Buying something because you saw it and felt like buying it? Probably not the best financial decision. In fact, an analysis by the National Retail Federation found that almost 80 percent of all retail spending is made under stress. This means that when you’re in a hurry, when you’re hungry, when you’re with friends, and when you’re drunk, you’re more likely to make a spur-of-the-moment purchase than you are when you’re calm and well-fed. If you have a tendency to buy things when you’re not necessarily in need of them, you’re spending money that you don’t have to impress people you don’t like, or you’re just wasting your money.
Disorganized financial habits
A messy desk is the enemy of all beneficial financial habits. In fact, research shows that having less than six financial assets (money, stocks, investments, etc.) is likely to cause anxiety. Having too many financial assets that are not easily accessible causes extreme stress. When you have a disorganized financial system, it’s very difficult to keep track of your money. You might end up keeping money in a jar that is buried under the bed, for example, or you might not know where some important bills are located (like your alarm or cell phone bill). Having a messy financial system can also lead to poor money decisions. If you don’t know where your money is or how it’s related to other financial accounts, it’s very difficult to make sound financial decisions.
Bad debt habit
This might be a surprise to you, but there are actually people who enjoy struggling with debt. Some even derive a sense of pride and accomplishment from it. Unfortunately, it’s a bad money habit to have. The more you have debt, the less money you have to put toward your other financial goals. This includes saving for retirement, paying off your mortgage, or funding your children’s education. How do you know if you have a bad debt habit? If you keep borrowing money and you’re not sure how you’re going to pay it back, you might have a bad debt habit.

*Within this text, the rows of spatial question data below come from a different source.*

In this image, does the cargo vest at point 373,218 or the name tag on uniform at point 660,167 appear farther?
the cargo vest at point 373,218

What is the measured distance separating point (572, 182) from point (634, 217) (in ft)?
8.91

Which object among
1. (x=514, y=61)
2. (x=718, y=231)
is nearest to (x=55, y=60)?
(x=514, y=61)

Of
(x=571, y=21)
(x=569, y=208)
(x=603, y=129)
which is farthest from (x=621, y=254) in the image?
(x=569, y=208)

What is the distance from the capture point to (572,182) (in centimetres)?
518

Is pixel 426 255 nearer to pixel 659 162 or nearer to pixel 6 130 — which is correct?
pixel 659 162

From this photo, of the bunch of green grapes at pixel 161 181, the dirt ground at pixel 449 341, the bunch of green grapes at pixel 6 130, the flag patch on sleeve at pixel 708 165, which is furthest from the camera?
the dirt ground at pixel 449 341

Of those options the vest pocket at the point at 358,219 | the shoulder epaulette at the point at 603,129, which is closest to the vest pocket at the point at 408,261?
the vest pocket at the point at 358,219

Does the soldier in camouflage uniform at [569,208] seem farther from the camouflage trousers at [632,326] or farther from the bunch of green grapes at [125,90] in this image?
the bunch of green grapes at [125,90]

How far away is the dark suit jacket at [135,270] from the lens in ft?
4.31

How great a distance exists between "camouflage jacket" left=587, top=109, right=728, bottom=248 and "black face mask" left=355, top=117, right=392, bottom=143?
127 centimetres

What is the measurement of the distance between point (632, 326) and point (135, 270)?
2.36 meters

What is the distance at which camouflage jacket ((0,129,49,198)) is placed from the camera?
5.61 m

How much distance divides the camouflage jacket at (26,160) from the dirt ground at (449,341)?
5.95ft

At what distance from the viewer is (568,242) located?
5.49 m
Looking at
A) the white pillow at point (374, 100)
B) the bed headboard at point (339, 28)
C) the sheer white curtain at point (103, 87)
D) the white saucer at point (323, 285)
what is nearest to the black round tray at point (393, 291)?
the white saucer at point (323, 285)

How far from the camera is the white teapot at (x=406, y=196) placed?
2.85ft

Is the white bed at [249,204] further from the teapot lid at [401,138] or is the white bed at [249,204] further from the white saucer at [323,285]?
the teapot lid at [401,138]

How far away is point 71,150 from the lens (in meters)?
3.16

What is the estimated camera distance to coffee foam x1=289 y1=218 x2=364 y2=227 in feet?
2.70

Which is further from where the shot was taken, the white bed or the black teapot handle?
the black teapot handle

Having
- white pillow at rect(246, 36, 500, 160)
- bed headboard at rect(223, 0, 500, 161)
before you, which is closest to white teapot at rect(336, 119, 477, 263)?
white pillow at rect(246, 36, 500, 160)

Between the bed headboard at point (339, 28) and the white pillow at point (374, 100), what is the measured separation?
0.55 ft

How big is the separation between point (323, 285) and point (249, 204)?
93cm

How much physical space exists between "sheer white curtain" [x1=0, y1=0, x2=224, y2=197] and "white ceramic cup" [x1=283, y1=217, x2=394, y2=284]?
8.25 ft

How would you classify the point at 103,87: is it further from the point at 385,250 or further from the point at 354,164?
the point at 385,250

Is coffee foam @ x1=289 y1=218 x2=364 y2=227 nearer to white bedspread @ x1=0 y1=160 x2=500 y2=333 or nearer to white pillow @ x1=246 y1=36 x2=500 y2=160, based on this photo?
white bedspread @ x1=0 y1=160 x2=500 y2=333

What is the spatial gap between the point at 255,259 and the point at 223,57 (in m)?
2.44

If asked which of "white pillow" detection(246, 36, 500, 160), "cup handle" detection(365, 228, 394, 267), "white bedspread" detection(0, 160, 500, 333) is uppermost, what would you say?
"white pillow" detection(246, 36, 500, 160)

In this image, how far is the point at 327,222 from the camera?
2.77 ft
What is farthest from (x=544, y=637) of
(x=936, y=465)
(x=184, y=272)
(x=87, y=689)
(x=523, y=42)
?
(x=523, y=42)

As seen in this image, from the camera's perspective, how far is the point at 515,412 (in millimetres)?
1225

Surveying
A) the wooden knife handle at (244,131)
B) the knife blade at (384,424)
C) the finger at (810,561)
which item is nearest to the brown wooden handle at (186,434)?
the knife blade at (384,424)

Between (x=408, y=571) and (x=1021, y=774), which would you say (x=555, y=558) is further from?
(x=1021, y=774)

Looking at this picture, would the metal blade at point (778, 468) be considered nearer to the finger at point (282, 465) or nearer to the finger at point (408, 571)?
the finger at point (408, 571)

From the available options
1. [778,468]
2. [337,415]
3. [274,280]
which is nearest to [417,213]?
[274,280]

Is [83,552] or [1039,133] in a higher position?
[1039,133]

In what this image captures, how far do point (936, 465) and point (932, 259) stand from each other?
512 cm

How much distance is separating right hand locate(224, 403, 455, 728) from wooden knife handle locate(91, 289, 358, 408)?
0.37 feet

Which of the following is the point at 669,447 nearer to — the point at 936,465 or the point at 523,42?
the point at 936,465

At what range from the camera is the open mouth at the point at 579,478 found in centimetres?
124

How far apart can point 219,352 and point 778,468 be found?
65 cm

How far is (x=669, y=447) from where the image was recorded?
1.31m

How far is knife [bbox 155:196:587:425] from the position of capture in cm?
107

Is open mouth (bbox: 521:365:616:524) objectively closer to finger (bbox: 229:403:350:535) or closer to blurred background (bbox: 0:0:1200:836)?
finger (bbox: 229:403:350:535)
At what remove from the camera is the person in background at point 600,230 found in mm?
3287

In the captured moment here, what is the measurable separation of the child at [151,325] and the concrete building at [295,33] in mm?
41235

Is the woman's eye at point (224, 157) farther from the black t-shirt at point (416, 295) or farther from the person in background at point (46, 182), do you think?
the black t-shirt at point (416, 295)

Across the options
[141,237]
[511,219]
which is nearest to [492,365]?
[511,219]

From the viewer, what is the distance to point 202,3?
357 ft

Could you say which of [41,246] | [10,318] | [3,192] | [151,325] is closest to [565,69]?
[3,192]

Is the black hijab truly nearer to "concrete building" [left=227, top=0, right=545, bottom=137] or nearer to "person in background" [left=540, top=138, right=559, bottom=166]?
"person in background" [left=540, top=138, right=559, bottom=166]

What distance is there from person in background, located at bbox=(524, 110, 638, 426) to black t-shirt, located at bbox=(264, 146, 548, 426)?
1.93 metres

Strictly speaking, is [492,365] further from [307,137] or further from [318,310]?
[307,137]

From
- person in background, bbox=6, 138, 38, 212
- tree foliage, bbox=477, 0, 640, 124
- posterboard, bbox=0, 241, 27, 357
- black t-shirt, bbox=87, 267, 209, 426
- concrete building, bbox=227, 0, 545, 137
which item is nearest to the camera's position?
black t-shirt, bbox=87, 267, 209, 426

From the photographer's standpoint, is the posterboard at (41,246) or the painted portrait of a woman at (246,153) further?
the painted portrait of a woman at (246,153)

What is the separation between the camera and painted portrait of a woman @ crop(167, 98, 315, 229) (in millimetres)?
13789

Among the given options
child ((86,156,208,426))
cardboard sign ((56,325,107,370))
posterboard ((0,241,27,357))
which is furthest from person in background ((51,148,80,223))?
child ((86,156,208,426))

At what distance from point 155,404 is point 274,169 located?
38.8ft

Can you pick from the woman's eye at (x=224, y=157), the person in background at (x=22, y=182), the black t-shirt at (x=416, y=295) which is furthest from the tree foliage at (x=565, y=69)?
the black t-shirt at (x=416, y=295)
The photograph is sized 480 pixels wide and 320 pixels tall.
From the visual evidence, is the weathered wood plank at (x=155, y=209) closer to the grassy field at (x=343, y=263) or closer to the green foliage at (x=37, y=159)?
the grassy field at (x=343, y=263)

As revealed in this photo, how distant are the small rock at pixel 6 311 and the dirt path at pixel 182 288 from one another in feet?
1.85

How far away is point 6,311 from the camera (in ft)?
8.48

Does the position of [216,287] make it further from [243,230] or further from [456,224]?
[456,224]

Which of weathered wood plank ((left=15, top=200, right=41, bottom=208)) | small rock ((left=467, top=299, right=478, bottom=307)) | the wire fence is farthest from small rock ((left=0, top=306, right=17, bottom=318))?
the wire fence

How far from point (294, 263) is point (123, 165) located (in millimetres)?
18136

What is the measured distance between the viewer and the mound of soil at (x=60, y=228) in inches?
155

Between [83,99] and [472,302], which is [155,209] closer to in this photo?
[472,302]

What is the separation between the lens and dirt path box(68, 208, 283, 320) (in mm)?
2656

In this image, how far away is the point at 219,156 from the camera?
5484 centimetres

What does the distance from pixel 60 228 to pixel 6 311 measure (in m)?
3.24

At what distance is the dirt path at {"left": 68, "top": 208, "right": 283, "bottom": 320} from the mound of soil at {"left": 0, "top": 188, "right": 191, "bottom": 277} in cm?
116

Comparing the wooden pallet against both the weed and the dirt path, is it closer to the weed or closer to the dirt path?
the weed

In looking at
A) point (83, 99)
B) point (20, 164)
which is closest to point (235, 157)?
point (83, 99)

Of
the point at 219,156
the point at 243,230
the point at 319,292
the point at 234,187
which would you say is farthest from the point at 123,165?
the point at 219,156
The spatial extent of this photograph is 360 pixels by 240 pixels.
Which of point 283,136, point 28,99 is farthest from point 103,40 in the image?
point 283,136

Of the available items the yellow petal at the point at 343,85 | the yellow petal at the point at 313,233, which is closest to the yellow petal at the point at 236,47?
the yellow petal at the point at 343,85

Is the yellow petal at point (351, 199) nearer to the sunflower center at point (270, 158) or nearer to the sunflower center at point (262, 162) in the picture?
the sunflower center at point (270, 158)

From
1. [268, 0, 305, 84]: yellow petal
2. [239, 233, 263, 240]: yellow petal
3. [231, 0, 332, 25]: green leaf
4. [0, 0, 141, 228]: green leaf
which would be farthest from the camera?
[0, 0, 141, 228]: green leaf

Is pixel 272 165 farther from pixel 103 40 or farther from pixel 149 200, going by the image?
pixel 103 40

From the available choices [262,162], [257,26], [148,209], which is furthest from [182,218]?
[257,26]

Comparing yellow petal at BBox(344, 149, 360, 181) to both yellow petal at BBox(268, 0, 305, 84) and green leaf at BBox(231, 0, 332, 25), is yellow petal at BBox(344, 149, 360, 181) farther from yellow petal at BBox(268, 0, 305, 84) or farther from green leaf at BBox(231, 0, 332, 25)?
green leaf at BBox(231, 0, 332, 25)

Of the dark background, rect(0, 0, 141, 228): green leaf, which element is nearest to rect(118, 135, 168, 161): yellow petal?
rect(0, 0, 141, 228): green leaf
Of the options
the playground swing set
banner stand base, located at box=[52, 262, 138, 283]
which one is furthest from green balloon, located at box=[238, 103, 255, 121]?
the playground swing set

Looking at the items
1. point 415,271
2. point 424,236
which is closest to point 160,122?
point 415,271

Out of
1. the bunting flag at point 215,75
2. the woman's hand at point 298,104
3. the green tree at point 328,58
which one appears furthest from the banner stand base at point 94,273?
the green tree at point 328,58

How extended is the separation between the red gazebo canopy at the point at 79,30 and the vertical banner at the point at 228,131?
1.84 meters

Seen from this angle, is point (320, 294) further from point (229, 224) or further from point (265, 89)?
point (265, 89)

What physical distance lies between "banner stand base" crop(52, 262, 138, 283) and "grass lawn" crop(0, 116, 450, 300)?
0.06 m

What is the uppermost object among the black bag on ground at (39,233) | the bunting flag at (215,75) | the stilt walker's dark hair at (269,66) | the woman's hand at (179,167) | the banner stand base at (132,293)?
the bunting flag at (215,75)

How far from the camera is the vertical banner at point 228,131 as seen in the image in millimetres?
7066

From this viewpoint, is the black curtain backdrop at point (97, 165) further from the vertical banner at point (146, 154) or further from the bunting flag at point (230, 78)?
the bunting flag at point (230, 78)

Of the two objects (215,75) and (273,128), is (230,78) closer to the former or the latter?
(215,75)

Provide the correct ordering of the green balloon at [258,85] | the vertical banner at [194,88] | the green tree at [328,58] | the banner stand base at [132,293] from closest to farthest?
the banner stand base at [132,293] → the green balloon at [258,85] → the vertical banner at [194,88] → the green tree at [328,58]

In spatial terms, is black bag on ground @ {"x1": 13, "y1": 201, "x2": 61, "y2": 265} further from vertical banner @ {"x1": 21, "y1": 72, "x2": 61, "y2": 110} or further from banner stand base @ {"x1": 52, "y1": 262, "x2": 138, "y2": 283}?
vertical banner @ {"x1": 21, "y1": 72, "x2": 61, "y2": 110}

This is similar to the bad debt habit, in that it is also related to your finances. You might be investing your money in the stock market, but if you’re investing emotionally, you’re likely to lose a significant portion of your investment. This can happen when you get too attached to the outcome of a particular investment, or when you base your investment decisions on feelings instead of facts. This can lead to some very costly investing mistakes. If you’re investing your money based on how you feel and not on cold, hard facts, you’re doing it wrong.
Monthly bill madness
The last and most important money habit to avoid is monthly bill madness. This is the tendency to go into a complete tailspin each time a bill is due. This can happen any time of the year, but it is particularly common during the spring and summer months. Why do you have this tendency? It’s likely because of the “spring cleaning” mentality that comes with the change of seasons. When bills are due, and you don’t know how you’re going to pay them, you might experience a bout of bill madness. The best way to avoid this is to create a monthly budget that outlines all of your financial goals for the upcoming month. From there, determine which of your bills are behind and work until the last minute to pay them off. This way, you’ll be able to avoid bill madness and make timely payments without going into debt.
Overeating at restaurants
This is one of those habits that sounds extreme, but is actually quite common. In fact, a recent poll found that more than 80 percent of Americans have eaten at a restaurant while they were overweight or obese. Overeating at restaurants is often a result of poor money habits. When you dine out, you’re probably not thinking about the cost of your meal. This means that you might order an entrée that is way too large for one person to consume. From there, you’re likely to inhale several appetizers, desserts, and drinks as well. If you’re having this type of meal, you’re spending money that you don’t have and putting on unnecessary pounds. The best way to avoid overeating at restaurants is to plan ahead. Bring a journal with you when you go out to eat and write down exactly what you’re going to eat and drink. Then, stick to the plan!
Nowadays, it’s more important than ever to have a strong grip on your money habits. Bad habits can build up quickly and cause significant damage to your finances. The good news is that it’s easier than ever to develop better money habits. With a little bit of effort, you can avoid these six money habits and create a financially secure future for yourself.